Untuk mendukung pembelajaran tuntas ini, prinsip penilaian kelas menggunakan penilaian acuan kriteria atau patokan. Prinsip ini menyatakan bahwa guru harus menggunakan kriteria atau patokan tertentu dalam menentukan tingkat penguasaan siswa terhadap kompetensi tertentu. Kriteria atau patokan terendah untuk menyatakan bahwa siswa mencapai ketuntasan dinamakan kriteria ketuntasan minimal (KKM).

Pada kurikulum 2006, diatur bahwa  angka KKM secara nasional sebesar 75. Pada kurikulum 2013 berbeda lagi; kriteria ketuntasan minimal ditetapkan sebesar 60. Penetapan KKM menjadi angka atau skor pembatas untuk memilah antara siswa yang tidak tuntas dan siswa yang tuntas pada kompetensi tertentu. Sekolah dan guru boleh menetapkan KKM di atas patokan yang ditetapkan secara nasional dengan memperhatikan kondisi siswa, ketersediaan sarana dan prasarana belajar, kondisi daerah, dan lain-lain.


Apabila seorang guru menetapkan KKM sebesar 75 untuk mata pelajaran pada jenjang pendidikan dan kelas, angka tersebut dibaca atau diinterpretasikan bahwa siswa harus menguasai minimal 75 persen dari konten pembelajaran untuk dinyatakan memiliki ketuntasan atau penguasaan terhadap kompetensi tertentu.


Pada umumnya, para guru berasumsi bahwa angka KKM yang tinggi berarti bahwa standar untuk mencapai ketuntasan lebih ketat dan memiliki ekspektasi yang tinggi terhadap kemampuan siswa. Katakanlah KKM sebesar 80 pada mata pelajaran Matematika dipandang lebih ketat dibandingkan KKM sebesar 70 pada mata pelajaran Ilmu Sosial atau Bahasa. Alasan ini digunaka untuk mendukung pendapat bahwa menaikkan angka KKM merupakan cara untuk meningkatkan standar dan ekspektasi kemampuan siswa. 

Pendapat semacam ini tentu terlalu menyederhanakan persoalan. Menetapkan angka KKM untuk penilaian dan untuk menentukan nilai siswa merupakan keputusan arbitrer yang hanya sedikit mengungkap tentang standar atau ekspektasi terhadap pencapaian atau prestasi pembelajaran siswa. Padahal yang seharusnya lebih diperhatikan yaitu menyangkut tingkat kesulitan pada pertanyaan atau tugas dalam penilaian yang merefleksikan tingkat kompleksitas kognitif untuk menjawab pertanyaan atau menyelesaikan tugas.

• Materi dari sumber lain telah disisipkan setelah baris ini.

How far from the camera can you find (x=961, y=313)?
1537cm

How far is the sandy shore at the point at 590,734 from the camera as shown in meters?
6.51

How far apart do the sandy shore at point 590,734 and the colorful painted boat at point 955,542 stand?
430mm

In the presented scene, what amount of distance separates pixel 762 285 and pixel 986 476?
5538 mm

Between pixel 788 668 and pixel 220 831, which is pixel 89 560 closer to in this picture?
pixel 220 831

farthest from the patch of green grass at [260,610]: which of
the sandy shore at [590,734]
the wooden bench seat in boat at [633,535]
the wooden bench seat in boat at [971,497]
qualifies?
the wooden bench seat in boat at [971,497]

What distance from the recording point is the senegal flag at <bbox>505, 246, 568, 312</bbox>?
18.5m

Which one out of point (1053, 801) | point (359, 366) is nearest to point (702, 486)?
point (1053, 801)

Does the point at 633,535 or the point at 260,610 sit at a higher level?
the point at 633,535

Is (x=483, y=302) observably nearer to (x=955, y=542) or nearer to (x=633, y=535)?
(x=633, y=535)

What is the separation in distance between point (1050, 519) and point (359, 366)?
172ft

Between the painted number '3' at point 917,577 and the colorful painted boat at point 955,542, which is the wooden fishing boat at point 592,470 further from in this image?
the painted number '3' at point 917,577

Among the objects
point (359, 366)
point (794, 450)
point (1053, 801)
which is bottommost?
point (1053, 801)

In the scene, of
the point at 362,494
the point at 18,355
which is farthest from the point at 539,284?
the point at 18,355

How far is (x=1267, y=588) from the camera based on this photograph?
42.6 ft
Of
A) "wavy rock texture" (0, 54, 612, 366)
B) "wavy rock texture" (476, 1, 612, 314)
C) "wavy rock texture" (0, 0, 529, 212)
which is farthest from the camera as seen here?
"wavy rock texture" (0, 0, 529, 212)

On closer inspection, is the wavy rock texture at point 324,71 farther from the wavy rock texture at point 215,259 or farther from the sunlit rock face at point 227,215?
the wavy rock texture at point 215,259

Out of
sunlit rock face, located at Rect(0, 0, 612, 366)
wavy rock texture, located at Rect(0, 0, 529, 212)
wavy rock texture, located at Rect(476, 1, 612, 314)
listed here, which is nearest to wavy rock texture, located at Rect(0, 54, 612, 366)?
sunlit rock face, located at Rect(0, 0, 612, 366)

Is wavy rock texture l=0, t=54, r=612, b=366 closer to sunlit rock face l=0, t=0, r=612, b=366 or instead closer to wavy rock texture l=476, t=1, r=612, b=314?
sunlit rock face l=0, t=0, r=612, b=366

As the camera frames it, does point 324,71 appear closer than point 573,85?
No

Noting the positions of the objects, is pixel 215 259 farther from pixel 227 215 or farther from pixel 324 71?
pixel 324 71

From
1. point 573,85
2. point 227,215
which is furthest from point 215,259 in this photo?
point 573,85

Penetapan KKM merepresentasikan tingkat kemampuan yang dinyatakan pada tingkat kesulitan dan kompleksitas pada pertanyaan atau tugas akan berbeda halnya dengan penetapan KKM yang dinilai menggunakan pertanyaan atau tugas yang lebih sederhana. Hal ini bermakna bahwa desain pertanyaan atau tugas untuk menilai ketercapaian kompetensi  dapat berbeda-beda atau bervariasi pada kerumitannya maupun kompleksitas kognitifnya untuk menilai ketercapaian KKM yang nantinya akan merefleksikan pencapaian tingkat kompetensi siswa.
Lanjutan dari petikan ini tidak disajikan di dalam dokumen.